Fix: Log cache_read_input_tokens vs input_tokens. Set alerts when cache hit ratio drops below threshold. Adjust prompt structure or TTL routing to improve prefix matching.
Production Bundle
Action Checklist
Decision Matrix
| Scenario | Recommended Approach | Why | Cost Impact |
|---|
| Real-time user chat | Sonnet 4.6 + Prompt Caching | Low latency required; repeated system prompts benefit from 90% input discount | ~$0.30/MTok input after cache warmup |
| Bulk document classification | Haiku 4.5 + Batch API | High volume, no latency constraint; Haiku handles extraction efficiently | ~$0.40/MTok input (batch rate) |
| Complex multi-step reasoning | Opus 4.7 + Sync | Task requires advanced logical deduction; latency acceptable for accuracy | $15.00/$75.00 per MTok (use sparingly) |
| Overnight data ETL pipeline | Sonnet 4.6 + Batch API | Large context windows processed asynchronously; 50% discount applies | $1.50/$7.50 per MTok |
| High-frequency API gateway | Sonnet 4.6 + Aggressive Caching | Repeated prefixes across thousands of requests maximize cache ROI | Break-even after 2 hits; 90% savings thereafter |
Configuration Template
// anthropic.config.ts
import Anthropic from '@anthropic-ai/sdk';
export const CLAUDE_CONFIG = {
apiKey: process.env.ANTHROPIC_API_KEY,
defaultModel: 'claude-sonnet-4-6',
maxOutputTokens: 1024,
cacheTTLSeconds: 300,
batchSLAHours: 24,
routing: {
haiku: {
model: 'claude-haiku-4-5',
useCases: ['classification', 'extraction', 'short_qa'],
inputCostPerMTok: 0.80,
outputCostPerMTok: 4.00
},
sonnet: {
model: 'claude-sonnet-4-6',
useCases: ['balanced_reasoning', 'code_assistance', 'general_chat'],
inputCostPerMTok: 3.00,
outputCostPerMTok: 15.00
},
opus: {
model: 'claude-opus-4-7',
useCases: ['complex_reasoning', 'multi_step_planning', 'advanced_code_gen'],
inputCostPerMTok: 15.00,
outputCostPerMTok: 75.00
}
},
cache: {
enabled: true,
minPrefixTokens: 1024,
type: 'ephemeral'
},
monitoring: {
trackInputTokens: true,
trackOutputTokens: true,
trackCacheWrites: true,
trackCacheReads: true,
alertThresholdPercent: 80
}
};
export const client = new Anthropic({ apiKey: CLAUDE_CONFIG.apiKey });
Quick Start Guide
- Install the SDK: Run
npm install @anthropic-ai/sdk and set ANTHROPIC_API_KEY in your environment.

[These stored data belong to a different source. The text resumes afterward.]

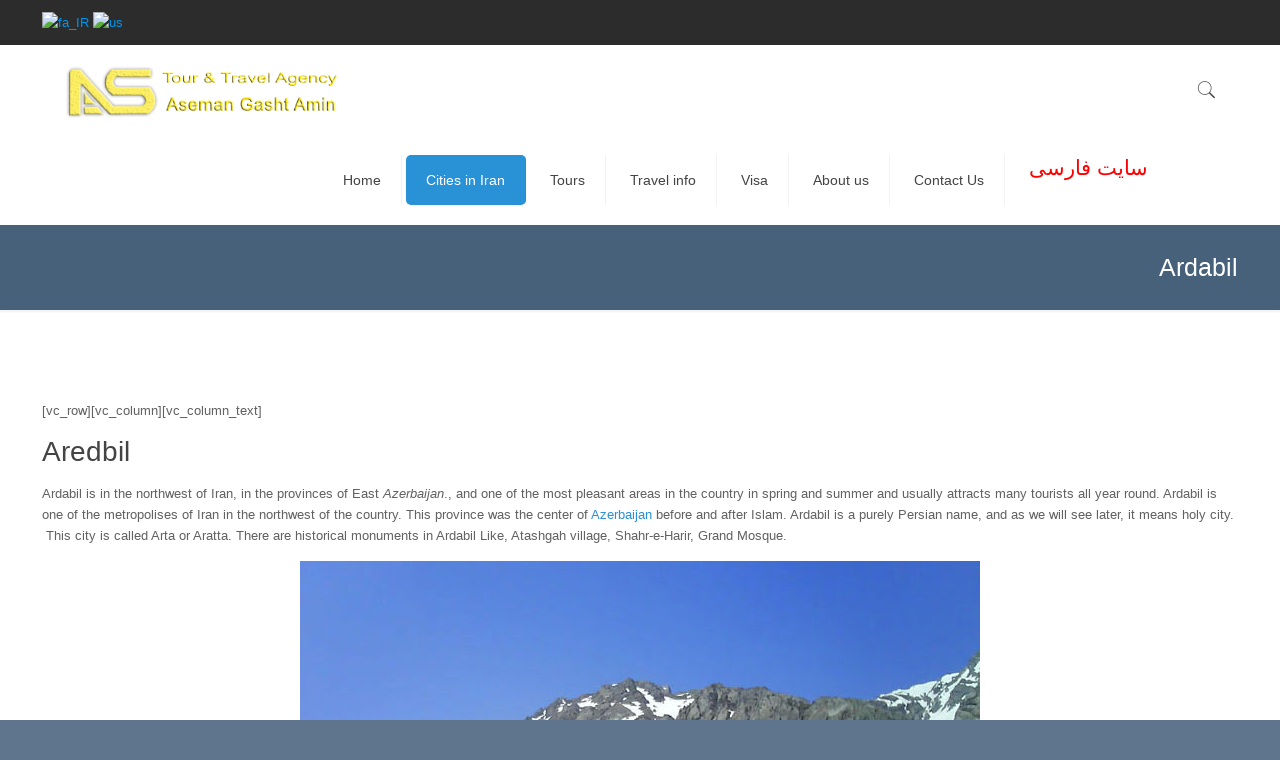

--- FILE ---
content_type: text/css
request_url: https://asemangasht.com/wp-content/themes/betheme/style.css?ver=20.9.8
body_size: 181
content:
/*
Theme Name: Betheme
Theme URI: http://themes.muffingroup.com/betheme/
Author: وردپرس یار 
Author URI: http://www.wpyar.ir
Description: The biggest WordPress Theme ever
License: Themeforest Split Licence
License URI: -
Version: 20.9.8

All css files are placed in /css/ folder
*/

- Initialize the client: Import the configuration template and instantiate
Anthropic. Attach a token tracking middleware to intercept usage objects.
- Apply cache markers: Wrap system instructions and static context blocks with
cache_control: { type: 'ephemeral' }. Ensure prefixes exceed 1,024 tokens for ROI.
- Route by workload: Use Haiku for classification/extraction, Sonnet for balanced tasks, and Opus only for complex reasoning. Queue non-urgent jobs to the Batch API for 50% cost reduction.
- Monitor & alert: Log
input_tokens, output_tokens, cache_creation_input_tokens, and cache_read_input_tokens. Set budget alerts at 80% of monthly forecast to catch drift before overages occur.